* EXERCISE DIRECTIONS *
The required result is every line of the records that includes "frames".

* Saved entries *
__________

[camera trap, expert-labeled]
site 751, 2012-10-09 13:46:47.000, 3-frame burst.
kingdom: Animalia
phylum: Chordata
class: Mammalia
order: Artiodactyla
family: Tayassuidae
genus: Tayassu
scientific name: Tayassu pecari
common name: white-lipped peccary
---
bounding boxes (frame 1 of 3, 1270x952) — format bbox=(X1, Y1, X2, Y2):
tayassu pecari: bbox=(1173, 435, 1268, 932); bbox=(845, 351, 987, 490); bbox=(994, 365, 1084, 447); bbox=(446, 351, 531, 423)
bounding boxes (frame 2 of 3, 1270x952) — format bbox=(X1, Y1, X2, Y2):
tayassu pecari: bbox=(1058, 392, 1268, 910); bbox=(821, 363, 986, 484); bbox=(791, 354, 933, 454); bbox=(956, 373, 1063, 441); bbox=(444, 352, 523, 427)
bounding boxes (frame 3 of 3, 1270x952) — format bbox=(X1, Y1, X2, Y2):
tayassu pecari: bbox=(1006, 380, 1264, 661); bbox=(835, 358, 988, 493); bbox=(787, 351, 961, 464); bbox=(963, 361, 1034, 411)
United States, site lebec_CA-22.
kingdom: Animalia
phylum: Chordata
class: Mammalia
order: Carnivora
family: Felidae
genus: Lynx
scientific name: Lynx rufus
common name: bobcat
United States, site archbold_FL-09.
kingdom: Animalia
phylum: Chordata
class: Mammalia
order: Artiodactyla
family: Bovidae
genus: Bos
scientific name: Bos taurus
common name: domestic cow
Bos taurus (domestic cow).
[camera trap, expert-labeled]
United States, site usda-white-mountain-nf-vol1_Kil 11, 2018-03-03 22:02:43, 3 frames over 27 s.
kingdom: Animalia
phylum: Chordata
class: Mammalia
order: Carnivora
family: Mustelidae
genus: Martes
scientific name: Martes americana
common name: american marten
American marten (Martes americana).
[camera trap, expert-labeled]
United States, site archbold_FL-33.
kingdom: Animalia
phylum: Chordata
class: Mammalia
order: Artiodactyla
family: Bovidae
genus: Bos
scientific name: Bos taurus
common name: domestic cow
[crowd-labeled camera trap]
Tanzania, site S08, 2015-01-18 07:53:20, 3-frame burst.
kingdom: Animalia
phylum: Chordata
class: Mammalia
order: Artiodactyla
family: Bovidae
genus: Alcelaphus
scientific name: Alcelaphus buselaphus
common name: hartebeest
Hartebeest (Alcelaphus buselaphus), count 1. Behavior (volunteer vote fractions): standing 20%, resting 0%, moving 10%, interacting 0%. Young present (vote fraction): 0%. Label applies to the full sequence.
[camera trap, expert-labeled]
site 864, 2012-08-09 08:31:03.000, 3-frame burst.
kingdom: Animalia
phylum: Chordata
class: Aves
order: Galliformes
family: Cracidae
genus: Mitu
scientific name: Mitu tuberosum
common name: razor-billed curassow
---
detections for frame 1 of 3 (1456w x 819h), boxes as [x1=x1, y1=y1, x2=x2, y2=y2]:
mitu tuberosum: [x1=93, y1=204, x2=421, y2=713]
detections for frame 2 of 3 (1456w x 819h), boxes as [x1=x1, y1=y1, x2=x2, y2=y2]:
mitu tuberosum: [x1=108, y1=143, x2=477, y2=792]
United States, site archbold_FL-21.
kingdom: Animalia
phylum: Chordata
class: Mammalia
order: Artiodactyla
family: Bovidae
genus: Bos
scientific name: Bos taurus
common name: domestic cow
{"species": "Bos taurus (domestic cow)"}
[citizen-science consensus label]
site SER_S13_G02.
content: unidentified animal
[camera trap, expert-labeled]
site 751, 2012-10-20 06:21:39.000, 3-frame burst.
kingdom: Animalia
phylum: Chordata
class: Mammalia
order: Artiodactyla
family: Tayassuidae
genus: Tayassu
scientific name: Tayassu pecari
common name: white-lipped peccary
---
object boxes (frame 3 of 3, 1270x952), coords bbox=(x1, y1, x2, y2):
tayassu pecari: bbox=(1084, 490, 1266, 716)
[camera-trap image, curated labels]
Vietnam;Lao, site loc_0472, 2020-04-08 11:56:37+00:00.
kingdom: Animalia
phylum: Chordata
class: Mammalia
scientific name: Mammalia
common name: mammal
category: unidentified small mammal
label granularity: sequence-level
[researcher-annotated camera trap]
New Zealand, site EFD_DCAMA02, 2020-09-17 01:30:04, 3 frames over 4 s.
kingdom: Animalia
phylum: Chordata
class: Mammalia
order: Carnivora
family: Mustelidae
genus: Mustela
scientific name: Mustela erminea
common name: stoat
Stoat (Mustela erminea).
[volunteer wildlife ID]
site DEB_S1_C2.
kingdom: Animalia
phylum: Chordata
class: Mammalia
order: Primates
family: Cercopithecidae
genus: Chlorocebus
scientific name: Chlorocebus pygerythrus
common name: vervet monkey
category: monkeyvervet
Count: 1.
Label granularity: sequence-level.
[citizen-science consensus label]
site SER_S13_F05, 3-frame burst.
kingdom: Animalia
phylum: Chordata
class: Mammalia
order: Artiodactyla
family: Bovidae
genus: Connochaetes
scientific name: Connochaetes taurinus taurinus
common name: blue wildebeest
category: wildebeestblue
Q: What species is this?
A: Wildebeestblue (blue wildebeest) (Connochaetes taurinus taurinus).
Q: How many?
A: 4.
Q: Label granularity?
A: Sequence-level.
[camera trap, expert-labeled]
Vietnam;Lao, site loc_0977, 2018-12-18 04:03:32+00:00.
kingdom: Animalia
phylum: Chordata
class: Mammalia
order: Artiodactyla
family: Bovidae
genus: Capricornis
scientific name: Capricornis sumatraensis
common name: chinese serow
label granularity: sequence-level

__________

* EXERCISE OUTPUT *
United States, site usda-white-mountain-nf-vol1_Kil 11, 2018-03-03 22:02:43, 3 frames over 27 s.
New Zealand, site EFD_DCAMA02, 2020-09-17 01:30:04, 3 frames over 4 s.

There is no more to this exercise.